8 – 25 October 2008
Memória Roubada
Ana Maria Pacheco, previously Associate Artist at the National Gallery, shows this dramatic 2-piece work for the first time at Wallspace this autumn, including new work made especially for the space.
Her powerful and disturbing painted wooden sculptures Memória Roubada I and II confront ideas of displaced people and severed cultures - results of the colonisation of Brazil.

John The Baptist
Born in Goiânia in the State of Goiás, Brazil in 1943, Pacheco was studying at University when a military junta had taken over the country and was using death squads to enforce its rule. The pieces here express the obliteration of shared memory, the rape of cultural tradition and the idea of castration of the senses in the domination of a culture in the pursuit of money; the search for gold and more recently, oil.

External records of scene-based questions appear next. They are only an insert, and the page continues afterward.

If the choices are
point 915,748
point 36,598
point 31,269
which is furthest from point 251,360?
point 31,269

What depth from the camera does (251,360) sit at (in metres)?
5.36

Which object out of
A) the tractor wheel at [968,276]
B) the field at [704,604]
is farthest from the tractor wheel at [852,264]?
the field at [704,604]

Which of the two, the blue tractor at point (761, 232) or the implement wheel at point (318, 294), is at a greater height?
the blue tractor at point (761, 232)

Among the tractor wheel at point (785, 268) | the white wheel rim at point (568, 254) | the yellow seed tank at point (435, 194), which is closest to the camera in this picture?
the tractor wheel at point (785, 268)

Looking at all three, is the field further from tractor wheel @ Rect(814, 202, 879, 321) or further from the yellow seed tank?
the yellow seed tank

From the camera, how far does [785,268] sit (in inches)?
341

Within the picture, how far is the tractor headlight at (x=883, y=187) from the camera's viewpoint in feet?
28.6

These pieces are inspired by 'oratories' originating in Portugal and Spain - as domestic locations for private prayer. They also draw on European and Brazilian folklore and elements of West African iconography. This multiplicity of reference is woven of threads ever present in Brazil's multi-ethnic history.

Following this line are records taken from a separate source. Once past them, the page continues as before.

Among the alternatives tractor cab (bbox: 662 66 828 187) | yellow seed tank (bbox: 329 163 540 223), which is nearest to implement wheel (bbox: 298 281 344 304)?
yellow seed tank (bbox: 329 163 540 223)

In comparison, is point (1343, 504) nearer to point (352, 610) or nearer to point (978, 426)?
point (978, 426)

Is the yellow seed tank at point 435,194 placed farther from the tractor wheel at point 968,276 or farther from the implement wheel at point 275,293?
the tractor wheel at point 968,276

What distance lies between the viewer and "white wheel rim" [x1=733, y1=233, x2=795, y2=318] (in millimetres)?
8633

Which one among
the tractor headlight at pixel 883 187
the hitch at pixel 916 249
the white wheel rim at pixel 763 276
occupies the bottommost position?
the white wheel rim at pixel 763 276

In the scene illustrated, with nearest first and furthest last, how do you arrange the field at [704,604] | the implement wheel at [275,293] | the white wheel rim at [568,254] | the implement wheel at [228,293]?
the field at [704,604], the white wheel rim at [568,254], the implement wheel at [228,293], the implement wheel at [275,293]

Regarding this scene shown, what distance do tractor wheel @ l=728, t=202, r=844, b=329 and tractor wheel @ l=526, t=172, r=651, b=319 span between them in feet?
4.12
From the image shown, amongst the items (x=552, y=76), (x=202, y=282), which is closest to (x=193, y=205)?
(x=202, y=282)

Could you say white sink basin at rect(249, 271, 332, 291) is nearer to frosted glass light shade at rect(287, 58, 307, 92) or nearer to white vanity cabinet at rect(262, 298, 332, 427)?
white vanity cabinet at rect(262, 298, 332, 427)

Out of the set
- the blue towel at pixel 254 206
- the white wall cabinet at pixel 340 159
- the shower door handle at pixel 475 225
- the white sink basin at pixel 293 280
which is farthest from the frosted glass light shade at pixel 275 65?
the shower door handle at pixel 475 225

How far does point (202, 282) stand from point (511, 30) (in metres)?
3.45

Now based in London, Ana Maria Pacheco is known for her larger than life-sized carved and painted wooden sculptures that seem to have broken free from their specific past, to form dramatic and unsettling contemporary tableaux. In 1996 she was invited to become the fourth Associate Artist at the National Gallery, London; she was both the first non-European and the first sculptor to take up this appointment. Pacheco sculpted Dark Night of The Soul, with its reference to St Sebastian, during this time.
Pacheco was featured artist in Melvyn Bragg's Faith in The Frame ITV 1 series broadcast on 2 November 2008.